Il m'est arrivé la même chose il y a quelques années sur le clavier de mon G3 avec du Puligny-Montrachet. J'ai été bon pour changer de clavier.
Alors qu'avec de la sauce aux champignons de chez Picard sur le clavier de l'iMac Intel, ça fonctionne toujours.
Comme quoi, pour niquer son matos, vaut mieux y mettre le prix...


----------



## vasteelsfr (16 Décembre 2008)

pascalformac a dit:


> euh c'était *vendredi?*
> et ce que tu ne dis pas c'est si tu as pris immediatement (vendredi) les mesures usuelles
> 
> enlever la batterie démontage , nettoyages ( et ici de l'approfondi avec produits)
> ...


 
Vous allez me dire que je suis idiot, mais il y a un verrou derrière et il me semble qu'il faut une clé spéciale ou alors qu'un simple tournevis ?


----------



## vasteelsfr (16 Décembre 2008)

Fab'Fab a dit:


> Il m'est arrivé la même chose il y a quelques années sur le clavier de mon G3 avec du Puligny-Montrachet. J'ai été bon pour changer de clavier.
> Alors qu'avec de la sauce aux champignons de chez Picard sur le clavier de l'iMac Intel, ça fonctionne toujours.
> Comme quoi, pour niquer son matos, vaut mieux y mettre le prix...


 
Oui, mais j'ai l'impression que c'est bien le processeur qui a pris cher.


----------



## boodou (16 Décembre 2008)

c'est pas faute de le savoir, on le dit que le coca c'est pas bon bordel ! 
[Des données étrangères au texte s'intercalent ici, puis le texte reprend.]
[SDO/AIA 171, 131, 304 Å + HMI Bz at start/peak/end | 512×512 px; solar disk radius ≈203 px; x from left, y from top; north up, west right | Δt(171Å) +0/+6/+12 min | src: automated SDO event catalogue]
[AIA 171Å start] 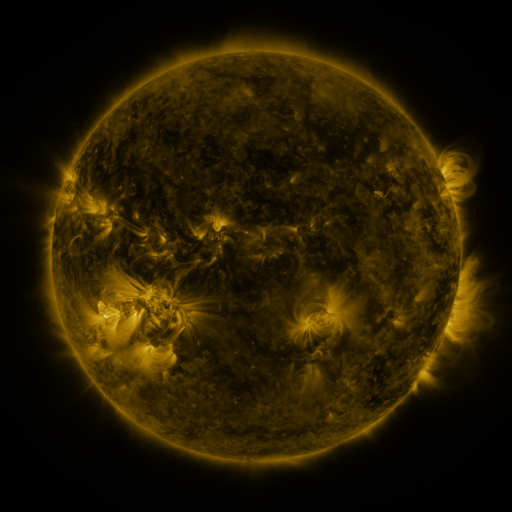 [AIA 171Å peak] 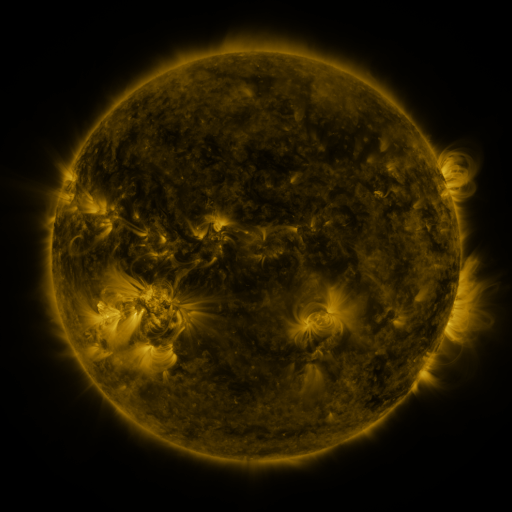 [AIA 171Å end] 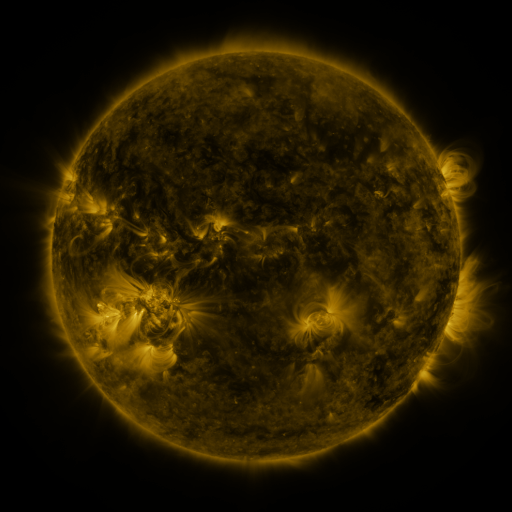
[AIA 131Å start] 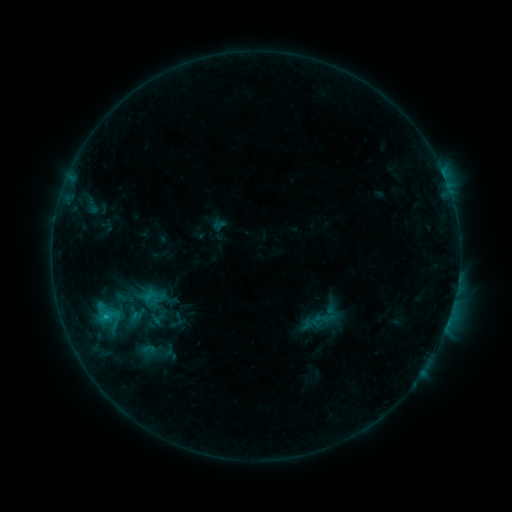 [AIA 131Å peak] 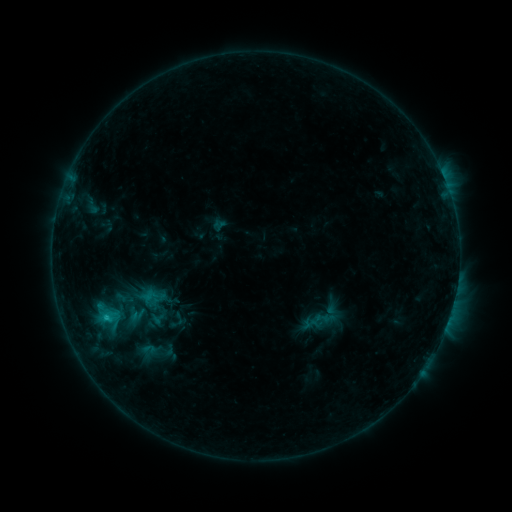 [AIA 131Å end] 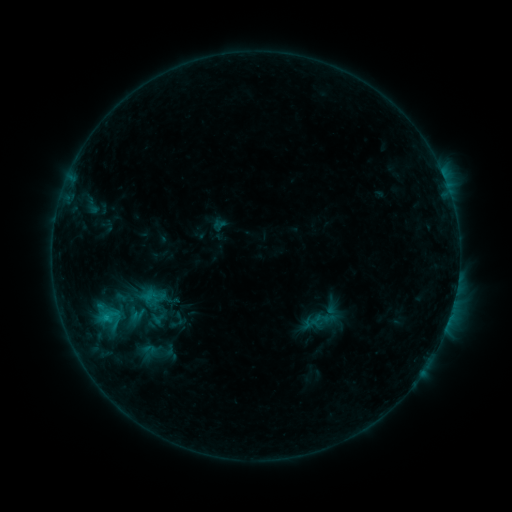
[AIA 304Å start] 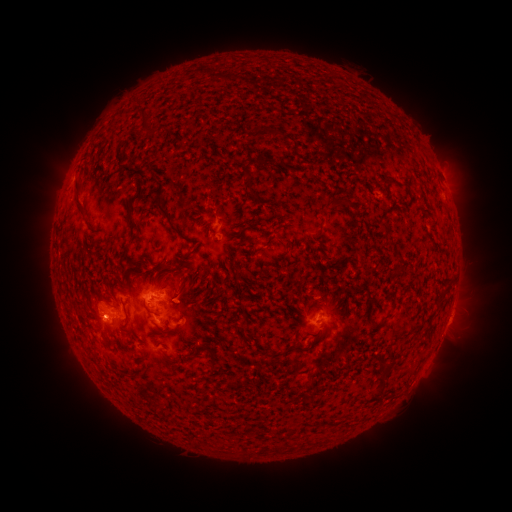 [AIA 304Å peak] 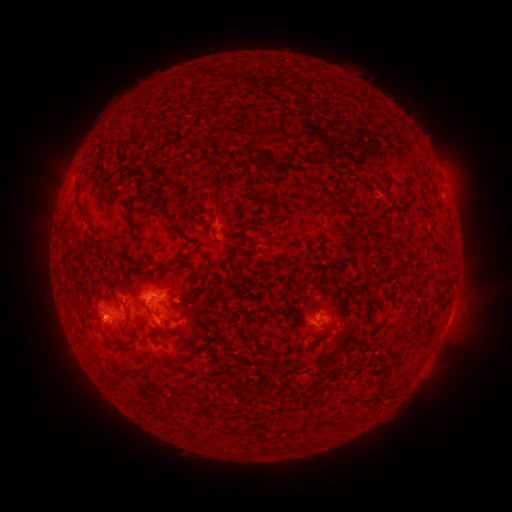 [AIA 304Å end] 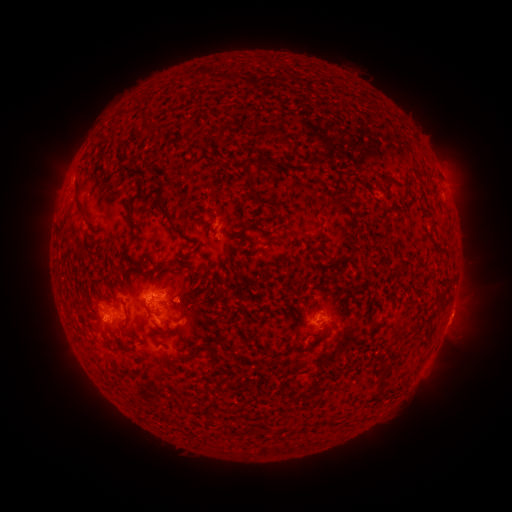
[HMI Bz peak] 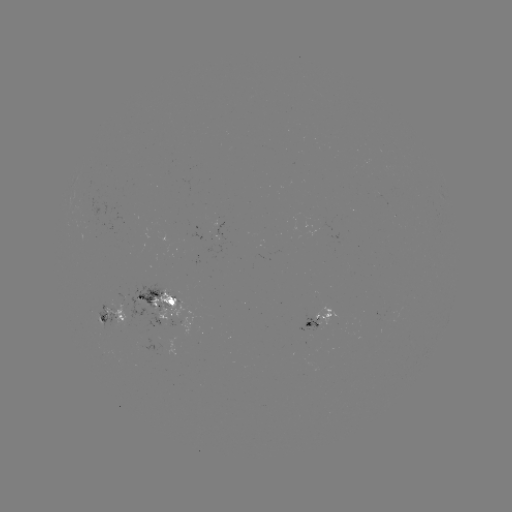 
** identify C1.0 flare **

sinon je renvoie aux propos de pascalformac, dans un cas pareil _immédiatement_ éteindre, démonter, nettoyer, attendre que tout soit sec, remonter, et là seulement rallumer&#8230;

@Fab'Fab : il paraît qu'avec le Romanée-Conti ton Mac fonctionne mieux


----------



## Fab'Fab (16 Décembre 2008)

vasteelsfr a dit:


> Vous allez me dire que je suis idiot, mais il y a un verrou derrière et il me semble qu'il faut une clé spéciale ou alors qu'un simple tournevis ?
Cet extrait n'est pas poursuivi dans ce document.